The candidate said health care coverage should not be a partisan issue.

“Without a change in the presidency, Republicans like my opponent will achieve their goal of destroying the Affordable Care Act. Millions of Americans will lose their health care coverage. The consequences for people’s health care will be catastrophic,” Potter said.

He said the COVID-19 pandemic has created staggering job losses and “revealed how tenuous employment is for workers essential to keeping us all going.”

He said the nation’s collective response should not be partisan.

“Recovery from COVID-19 will take longer and cost more than the White House or my opponent will tell you, and so the necessary and robust response to COVID-19 is threatened by their continued wishful thinking,” he said.

Potter said he will fight to create better paying jobs with benefits, and protect Medicare and Social Security from Trump/Republican cutbacks. He said he will support unions and defend their right to collectively bargain.

He said the tax system needs to be more equitable and that “wealthy corporations need to pay their fair share.”

“We need to invest strategically in education, infrastructure, and job development in order to create practical solutions to climate change,” Potter said.

Libertarian Brandon Lape

A 38-year-old Danville resident in Knox County,  Lape is an IT help-desk technician who said he is running as a Libertarian Party candidate to restore fiscal responsibility, civil liberties and a more limited federal government.

Lape said he is running “to give voters in Ohio’s 7th District a chance to restore freedoms that have been taken from us, to shrink the size and scope of federal government to stop our ever-expanding national debt and to ensure future generations are not responsible for that debt the moment they are born.”

“Enough with the back-and-forth, two-party politics that divide and conquer us,” Lape said.

Lape has said he will work to repeal laws and regulations that have increased government spending and oversight; will vote against bills that massively increase federal spending; and will oppose creation of new federal agencies.

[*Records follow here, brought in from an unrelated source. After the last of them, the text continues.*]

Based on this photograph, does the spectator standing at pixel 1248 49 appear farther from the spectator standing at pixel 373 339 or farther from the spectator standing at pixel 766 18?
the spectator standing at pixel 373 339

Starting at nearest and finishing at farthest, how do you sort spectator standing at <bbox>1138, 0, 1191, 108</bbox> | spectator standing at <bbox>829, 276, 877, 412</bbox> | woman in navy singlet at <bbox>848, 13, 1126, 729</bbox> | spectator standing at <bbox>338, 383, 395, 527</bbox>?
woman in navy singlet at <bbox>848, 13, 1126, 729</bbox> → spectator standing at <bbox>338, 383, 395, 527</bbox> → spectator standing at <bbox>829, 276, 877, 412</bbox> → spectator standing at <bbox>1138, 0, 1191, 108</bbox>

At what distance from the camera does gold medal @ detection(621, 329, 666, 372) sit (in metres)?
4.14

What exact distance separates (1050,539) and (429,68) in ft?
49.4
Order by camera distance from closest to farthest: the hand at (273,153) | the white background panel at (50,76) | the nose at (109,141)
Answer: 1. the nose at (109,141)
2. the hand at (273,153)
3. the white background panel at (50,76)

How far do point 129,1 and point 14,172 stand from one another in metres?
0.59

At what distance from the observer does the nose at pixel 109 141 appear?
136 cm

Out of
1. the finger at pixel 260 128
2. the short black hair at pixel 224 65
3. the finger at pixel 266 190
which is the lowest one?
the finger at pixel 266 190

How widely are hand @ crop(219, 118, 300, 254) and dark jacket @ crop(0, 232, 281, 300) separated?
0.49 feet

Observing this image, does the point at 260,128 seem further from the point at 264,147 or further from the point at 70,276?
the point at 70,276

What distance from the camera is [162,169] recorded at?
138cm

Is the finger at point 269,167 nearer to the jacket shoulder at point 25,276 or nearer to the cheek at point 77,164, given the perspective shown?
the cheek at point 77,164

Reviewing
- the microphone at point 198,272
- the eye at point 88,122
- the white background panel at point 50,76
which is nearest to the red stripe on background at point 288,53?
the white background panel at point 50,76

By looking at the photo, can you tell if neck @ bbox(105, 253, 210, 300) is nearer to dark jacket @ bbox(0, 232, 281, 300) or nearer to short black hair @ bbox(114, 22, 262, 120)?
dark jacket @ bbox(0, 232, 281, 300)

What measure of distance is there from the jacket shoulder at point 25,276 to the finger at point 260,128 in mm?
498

If elected, Lape said he would seek to:

Restore civil liberties and individual rights — He would seek to decriminalize all nonviolent drug offenses and end the war on drugs; repeal the Gun Control Act of 1968 and restore rights to own all non-mechanical accessories; and repeal the Patriot Act and eliminate the Dept. of Homeland Security, including all surveillance-state apparatus created since 2001.

Exercise fiscal responsibility and eliminate deficit spending — Lape said “our troops are not for sale” and Congress should approve assistance to allies only for dire circumstances. He said security for corporate interests should be bought and paid by those corporations, not U.S. citizens. He also said he would seek to end corporate welfare, including subsidies, tariffs, and government-grated monopolies.

Address social entitlement and welfare reform — Lape said Social Security is not solvent and will be bankrupt in about five years without additional tax hikes or benefit cuts. He would seek to scale back the program to its original capacity and eliminate it as compulsory. He said he would also terminate all measures that make welfare a trap, incentivize people to seek employment or small-business ownership

Lape also advocates reforms to policing, including an end to no-knock warrants, qualified immunity and civil asset forfeiture.